Flow Cytometry Core Facility

Unit info

Flow cytometry is a powerful technology for analyzing and sorting cells based on their physical and molecular characteristics, providing valuable insights for both research and clinical applications. Since its development in the 1960s, it has become an essential tool in scientific research, offering rapid data acquisition, a wide range of applications, and the ability to explore complex biological systems.

In recent years, flow cytometry has undergone exponential advancements. While early instruments could process only a limited number of parameters, gradual technological improvements have significantly expanded their capabilities. The introduction of full-spectrum technology has been a breakthrough, enabling the simultaneous analysis of over 50 parameters, as demonstrated in published studies.

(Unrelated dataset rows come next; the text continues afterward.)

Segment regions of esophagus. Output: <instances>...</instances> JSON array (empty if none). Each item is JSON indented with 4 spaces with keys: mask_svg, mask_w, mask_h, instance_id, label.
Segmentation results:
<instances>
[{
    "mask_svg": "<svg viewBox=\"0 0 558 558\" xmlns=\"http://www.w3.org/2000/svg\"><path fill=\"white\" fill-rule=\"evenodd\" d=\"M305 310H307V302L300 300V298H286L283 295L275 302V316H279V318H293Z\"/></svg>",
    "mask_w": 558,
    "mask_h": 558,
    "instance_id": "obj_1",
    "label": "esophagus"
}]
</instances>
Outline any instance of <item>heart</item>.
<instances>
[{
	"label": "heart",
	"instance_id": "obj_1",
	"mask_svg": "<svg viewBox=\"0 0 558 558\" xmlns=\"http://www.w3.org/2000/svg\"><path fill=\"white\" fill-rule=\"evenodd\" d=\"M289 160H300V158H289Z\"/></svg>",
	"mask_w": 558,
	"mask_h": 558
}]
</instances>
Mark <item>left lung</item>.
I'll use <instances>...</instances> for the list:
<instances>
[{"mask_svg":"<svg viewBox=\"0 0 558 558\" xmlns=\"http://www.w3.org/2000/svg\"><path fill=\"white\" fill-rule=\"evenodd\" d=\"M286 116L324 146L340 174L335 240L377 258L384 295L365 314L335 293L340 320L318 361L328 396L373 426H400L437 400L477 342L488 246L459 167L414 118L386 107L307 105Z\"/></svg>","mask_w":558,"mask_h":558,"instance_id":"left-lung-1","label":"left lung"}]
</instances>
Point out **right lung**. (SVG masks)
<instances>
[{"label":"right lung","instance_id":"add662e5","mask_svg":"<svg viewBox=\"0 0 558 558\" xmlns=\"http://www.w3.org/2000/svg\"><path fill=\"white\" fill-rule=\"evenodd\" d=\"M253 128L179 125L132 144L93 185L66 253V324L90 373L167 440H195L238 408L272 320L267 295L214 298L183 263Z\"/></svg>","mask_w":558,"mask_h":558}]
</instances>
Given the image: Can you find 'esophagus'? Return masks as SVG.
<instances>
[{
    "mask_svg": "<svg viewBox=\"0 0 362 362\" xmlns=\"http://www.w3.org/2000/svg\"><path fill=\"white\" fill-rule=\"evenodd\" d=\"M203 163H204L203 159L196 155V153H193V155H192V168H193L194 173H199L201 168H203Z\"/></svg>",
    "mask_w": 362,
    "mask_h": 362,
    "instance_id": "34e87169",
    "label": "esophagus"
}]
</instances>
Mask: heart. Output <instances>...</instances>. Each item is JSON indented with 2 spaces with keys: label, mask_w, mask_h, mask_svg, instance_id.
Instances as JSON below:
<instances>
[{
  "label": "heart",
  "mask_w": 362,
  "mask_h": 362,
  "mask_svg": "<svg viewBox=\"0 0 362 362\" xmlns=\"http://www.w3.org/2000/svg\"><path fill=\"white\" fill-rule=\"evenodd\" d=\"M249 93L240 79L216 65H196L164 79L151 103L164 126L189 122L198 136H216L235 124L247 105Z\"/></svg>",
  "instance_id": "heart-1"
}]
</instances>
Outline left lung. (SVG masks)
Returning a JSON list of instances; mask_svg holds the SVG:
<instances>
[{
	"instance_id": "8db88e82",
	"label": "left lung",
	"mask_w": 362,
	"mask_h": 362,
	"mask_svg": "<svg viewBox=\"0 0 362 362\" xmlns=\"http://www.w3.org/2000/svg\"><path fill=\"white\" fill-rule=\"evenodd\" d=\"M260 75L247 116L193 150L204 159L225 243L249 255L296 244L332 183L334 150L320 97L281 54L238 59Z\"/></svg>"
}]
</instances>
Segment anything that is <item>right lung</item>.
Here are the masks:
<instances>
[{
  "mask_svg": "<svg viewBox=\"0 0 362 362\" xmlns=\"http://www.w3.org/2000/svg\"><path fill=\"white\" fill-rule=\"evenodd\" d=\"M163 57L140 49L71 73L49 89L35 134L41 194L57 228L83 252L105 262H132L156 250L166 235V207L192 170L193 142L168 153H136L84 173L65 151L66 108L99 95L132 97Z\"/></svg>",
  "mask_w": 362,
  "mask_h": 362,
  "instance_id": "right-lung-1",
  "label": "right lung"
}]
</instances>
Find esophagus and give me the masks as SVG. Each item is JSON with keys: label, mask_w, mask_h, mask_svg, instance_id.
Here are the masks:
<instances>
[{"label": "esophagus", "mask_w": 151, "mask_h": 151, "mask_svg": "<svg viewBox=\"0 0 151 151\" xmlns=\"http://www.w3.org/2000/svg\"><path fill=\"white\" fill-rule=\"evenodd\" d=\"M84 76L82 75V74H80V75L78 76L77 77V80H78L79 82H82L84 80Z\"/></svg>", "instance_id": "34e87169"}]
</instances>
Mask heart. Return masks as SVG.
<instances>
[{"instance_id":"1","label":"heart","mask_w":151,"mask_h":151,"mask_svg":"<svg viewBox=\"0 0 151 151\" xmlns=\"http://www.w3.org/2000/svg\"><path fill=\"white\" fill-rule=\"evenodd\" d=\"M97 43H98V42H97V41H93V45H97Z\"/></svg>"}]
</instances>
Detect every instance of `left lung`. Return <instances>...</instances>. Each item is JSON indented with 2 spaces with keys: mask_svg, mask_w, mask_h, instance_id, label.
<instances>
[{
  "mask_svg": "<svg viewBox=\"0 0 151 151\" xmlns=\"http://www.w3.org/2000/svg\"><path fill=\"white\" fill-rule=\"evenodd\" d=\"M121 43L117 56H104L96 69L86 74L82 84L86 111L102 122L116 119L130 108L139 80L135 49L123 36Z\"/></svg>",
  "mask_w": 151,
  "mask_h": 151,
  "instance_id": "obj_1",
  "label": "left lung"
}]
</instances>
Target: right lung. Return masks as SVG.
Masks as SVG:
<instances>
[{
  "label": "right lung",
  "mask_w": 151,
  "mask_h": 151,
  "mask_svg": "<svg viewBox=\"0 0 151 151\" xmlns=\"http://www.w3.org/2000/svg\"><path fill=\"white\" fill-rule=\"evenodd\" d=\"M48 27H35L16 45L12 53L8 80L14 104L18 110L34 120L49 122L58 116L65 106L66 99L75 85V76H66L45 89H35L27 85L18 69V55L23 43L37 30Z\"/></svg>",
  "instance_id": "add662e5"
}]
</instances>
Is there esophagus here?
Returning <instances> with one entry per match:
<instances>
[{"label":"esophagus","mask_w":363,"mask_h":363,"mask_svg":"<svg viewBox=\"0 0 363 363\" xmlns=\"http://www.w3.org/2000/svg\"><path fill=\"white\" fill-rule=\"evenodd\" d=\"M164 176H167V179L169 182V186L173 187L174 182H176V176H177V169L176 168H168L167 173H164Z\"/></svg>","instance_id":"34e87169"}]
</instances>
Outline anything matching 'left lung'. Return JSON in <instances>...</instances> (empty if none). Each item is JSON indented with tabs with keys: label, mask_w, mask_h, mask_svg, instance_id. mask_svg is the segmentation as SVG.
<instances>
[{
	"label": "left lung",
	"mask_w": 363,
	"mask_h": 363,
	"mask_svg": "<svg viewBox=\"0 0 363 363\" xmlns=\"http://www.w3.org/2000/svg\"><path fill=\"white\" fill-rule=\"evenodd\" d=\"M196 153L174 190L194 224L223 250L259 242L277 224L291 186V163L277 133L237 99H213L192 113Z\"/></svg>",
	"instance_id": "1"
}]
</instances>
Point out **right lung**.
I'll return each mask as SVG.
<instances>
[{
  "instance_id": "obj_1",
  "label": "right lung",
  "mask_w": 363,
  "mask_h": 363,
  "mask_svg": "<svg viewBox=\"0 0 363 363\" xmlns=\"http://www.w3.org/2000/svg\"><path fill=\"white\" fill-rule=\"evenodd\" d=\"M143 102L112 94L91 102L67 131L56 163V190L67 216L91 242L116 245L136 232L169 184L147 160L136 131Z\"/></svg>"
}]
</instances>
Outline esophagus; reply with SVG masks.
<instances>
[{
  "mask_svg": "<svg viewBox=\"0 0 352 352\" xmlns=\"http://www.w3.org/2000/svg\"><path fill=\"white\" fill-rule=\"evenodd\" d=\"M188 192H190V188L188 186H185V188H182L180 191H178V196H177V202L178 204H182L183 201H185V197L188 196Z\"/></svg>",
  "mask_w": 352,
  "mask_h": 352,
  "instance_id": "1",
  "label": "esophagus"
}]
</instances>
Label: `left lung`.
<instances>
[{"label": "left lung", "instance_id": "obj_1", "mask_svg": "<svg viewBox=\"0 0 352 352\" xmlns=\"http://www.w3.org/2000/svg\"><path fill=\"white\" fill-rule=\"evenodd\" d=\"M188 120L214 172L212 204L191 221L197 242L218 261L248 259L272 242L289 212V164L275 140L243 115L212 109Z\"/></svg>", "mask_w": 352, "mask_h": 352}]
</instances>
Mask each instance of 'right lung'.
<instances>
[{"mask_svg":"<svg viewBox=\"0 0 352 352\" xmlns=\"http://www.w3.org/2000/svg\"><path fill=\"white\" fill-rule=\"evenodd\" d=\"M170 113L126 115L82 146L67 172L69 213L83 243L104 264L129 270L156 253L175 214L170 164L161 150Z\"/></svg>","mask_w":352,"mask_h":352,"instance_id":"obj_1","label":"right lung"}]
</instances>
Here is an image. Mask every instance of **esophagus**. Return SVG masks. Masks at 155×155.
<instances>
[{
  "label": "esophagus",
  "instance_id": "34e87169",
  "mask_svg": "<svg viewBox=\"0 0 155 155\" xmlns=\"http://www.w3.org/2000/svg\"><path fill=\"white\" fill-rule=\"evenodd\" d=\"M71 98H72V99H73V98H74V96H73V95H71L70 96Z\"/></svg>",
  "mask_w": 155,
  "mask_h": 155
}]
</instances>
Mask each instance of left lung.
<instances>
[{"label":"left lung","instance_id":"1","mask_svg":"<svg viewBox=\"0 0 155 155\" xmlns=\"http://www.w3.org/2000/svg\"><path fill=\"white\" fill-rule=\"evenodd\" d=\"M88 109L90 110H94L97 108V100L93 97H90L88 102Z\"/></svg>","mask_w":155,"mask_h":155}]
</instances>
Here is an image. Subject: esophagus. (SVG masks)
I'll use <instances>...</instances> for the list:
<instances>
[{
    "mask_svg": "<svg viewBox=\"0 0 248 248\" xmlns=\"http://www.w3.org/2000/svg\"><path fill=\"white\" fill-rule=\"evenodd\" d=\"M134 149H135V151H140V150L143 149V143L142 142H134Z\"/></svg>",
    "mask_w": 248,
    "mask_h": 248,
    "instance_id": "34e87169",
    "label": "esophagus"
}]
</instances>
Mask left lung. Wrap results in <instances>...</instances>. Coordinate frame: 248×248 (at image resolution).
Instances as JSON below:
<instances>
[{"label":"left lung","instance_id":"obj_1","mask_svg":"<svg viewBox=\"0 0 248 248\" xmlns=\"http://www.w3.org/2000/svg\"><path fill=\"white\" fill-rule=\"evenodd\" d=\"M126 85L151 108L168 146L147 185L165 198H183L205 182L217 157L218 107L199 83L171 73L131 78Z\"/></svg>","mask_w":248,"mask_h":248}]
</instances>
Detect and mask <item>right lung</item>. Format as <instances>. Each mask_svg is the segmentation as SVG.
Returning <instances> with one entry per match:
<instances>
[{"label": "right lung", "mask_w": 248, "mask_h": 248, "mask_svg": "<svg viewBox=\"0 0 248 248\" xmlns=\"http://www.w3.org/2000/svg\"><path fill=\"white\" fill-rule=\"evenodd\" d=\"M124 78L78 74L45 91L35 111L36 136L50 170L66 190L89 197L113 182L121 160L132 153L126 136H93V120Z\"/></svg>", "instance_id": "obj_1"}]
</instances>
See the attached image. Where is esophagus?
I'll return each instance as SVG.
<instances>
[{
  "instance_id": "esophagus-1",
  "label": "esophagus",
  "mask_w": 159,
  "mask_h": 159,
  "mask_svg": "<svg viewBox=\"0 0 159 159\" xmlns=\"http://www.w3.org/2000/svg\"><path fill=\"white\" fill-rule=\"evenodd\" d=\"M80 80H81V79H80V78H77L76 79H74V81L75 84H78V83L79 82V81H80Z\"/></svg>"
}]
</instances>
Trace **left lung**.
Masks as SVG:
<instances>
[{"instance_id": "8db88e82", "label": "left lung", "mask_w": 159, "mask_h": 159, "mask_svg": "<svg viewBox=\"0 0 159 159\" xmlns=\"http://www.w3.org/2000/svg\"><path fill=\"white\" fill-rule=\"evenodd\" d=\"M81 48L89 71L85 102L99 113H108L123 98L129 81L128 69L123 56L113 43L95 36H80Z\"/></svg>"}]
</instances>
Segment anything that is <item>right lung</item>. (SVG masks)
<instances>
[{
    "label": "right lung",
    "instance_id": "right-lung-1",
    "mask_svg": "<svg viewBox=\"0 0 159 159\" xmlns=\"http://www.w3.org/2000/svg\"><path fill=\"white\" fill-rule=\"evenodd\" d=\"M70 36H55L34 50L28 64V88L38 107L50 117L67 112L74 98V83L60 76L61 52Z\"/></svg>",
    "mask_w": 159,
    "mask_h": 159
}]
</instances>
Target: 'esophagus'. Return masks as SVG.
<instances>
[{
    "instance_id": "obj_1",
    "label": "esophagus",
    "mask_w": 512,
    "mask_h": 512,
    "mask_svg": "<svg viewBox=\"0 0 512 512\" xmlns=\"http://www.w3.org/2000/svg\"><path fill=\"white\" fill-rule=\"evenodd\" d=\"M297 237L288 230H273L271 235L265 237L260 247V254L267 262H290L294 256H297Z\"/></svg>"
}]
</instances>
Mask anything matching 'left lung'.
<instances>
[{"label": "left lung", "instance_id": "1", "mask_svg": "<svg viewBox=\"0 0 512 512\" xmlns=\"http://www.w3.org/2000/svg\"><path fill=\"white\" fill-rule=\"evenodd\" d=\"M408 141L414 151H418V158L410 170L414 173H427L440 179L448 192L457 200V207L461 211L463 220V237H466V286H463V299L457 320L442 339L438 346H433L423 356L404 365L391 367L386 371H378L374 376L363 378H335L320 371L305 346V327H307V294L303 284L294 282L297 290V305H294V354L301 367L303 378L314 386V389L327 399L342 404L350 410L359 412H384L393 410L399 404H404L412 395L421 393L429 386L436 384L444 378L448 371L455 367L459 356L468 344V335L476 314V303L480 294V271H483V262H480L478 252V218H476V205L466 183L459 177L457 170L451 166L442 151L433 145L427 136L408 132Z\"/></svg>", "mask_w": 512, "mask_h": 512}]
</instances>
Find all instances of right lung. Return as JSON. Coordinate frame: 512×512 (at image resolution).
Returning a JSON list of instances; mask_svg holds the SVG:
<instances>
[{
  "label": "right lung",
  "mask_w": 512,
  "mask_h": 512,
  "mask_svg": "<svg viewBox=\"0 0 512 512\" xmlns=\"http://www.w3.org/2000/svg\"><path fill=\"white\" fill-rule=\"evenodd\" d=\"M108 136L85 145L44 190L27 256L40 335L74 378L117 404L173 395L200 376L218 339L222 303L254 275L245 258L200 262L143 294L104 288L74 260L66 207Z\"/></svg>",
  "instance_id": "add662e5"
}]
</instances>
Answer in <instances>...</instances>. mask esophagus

Beyond its analytical power, flow cytometry plays a crucial role in immunology, where the ability to identify and separate specific cell populations is indispensable. More broadly, it continues to drive discoveries in cellular function, disease mechanisms, and therapeutic development.

The Flow Cytometry Core Facility at IFOM provides cutting-edge technology and state-of-the-art instrumentation, managed by a highly experienced team with decades of expertise. The facility supports a wide range of applications, including immunophenotyping, cell cycle analysis, metabolism studies, apoptosis and cell proliferation assays, fluorescence protein analysis, and the detection of cytokines, chemokines, and intra/extracellular proteins.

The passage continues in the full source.